(WHAT THIS TASK INVOLVES): In the text on ktcp networking, what kind of systems do the recently introduced driver level buffers in TLVC seem to make a difference on?

(SOURCE DOCUMENT):
══════════════════════════════

This changes when ktcp is talking to ktcp, and the challenge gets exacerbated when the systems have significantly different speeds and possibly NIC buffer capacity. Or both systems are very slow. Like an XT class system running an ne1k NIC with 8k buffer against a 386 AT class with a ee16 NIC and 32k or even 64k NIC buffer. The slower the system, the more important the NIC buffer becomes in keeping the flow going. And while the recently introduced driver level buffers in TLVC have had minimal if any effect on faster systems, they seem to make a difference on slower ones. Since slow start and congestion avoidance is mostly about keeping data flow going with reasonable efficiency even when network and resource conditions vary, their presence (or not) have little effect on interactive (telnet) connections. Even with long listings, such connections are comparably slow and their 'jaggedness' usually caused by other limitations. OTOH, telnet connections are useful in testing for that reason - they pose an entirely different scenario and thus different challenges - small packets, long waits, etc.

Slow Start, Congestion Avoidance (SS,CA)

══════════════════════════════

(Stored records):
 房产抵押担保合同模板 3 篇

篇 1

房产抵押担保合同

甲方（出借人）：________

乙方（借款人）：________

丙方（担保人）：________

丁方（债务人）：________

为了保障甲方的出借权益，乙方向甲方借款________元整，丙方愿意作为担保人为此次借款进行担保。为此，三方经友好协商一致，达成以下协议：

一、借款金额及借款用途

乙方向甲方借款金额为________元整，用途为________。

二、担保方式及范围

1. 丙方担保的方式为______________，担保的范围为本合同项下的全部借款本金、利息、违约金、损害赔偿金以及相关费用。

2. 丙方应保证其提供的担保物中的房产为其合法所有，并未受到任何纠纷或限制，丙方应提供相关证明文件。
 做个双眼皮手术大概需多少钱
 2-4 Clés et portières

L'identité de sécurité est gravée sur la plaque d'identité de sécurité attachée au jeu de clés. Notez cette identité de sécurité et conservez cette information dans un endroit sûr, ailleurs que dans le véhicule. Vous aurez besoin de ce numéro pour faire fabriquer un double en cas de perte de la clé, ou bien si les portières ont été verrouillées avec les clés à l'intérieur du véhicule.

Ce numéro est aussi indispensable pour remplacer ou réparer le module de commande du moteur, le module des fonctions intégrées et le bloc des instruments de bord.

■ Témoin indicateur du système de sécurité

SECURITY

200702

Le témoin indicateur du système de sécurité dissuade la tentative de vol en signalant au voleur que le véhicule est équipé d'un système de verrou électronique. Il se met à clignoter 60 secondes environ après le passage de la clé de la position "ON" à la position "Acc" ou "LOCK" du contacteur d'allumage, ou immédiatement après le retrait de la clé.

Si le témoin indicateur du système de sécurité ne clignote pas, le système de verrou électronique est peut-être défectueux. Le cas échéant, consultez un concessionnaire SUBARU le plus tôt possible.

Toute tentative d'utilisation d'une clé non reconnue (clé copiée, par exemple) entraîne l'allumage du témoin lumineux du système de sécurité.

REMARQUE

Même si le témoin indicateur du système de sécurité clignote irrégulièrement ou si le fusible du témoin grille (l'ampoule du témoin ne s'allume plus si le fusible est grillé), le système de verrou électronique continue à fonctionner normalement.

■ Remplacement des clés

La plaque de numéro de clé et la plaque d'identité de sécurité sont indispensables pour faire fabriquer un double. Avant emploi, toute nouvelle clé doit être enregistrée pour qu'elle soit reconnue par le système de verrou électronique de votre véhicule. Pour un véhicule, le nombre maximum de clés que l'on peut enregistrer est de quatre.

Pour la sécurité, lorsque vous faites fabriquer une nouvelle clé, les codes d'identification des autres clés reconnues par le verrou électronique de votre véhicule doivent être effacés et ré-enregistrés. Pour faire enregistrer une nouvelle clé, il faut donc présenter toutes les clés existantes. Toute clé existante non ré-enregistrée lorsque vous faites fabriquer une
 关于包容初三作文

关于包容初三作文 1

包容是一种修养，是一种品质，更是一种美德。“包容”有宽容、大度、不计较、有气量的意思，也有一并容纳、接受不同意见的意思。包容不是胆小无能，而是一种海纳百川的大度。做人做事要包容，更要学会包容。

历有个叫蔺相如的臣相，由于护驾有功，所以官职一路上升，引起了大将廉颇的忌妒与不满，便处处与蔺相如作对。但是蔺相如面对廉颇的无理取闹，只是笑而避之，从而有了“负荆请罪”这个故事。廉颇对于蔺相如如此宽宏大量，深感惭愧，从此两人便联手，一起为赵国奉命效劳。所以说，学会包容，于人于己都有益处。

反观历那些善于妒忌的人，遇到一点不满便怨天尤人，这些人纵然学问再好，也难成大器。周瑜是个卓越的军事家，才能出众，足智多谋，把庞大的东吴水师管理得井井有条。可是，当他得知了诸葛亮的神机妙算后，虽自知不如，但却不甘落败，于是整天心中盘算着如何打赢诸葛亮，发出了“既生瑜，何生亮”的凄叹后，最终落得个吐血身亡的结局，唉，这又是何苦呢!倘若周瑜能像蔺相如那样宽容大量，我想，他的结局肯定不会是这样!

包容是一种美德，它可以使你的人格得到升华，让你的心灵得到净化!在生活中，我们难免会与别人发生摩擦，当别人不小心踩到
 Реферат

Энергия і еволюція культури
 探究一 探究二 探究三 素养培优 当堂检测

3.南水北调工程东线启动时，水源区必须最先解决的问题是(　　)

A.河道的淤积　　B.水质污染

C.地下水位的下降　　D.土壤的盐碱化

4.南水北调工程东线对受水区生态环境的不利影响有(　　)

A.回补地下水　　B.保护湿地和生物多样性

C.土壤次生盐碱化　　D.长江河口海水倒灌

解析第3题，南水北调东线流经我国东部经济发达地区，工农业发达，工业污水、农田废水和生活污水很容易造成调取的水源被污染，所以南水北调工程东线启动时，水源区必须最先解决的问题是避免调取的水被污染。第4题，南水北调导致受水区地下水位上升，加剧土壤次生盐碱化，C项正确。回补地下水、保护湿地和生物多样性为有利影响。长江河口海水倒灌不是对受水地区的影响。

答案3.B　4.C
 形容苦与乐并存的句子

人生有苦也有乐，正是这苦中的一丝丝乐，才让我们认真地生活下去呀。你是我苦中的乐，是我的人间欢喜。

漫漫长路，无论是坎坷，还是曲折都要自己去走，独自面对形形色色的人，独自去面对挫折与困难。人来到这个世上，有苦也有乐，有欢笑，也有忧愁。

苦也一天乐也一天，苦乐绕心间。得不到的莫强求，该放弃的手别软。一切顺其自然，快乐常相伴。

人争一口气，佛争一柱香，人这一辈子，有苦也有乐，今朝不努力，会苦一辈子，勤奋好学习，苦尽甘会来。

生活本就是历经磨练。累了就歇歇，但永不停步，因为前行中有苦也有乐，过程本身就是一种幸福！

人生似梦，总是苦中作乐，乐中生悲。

══════════════════════════════

(SOLUTION TO THIS PROBLEM): Slower systems.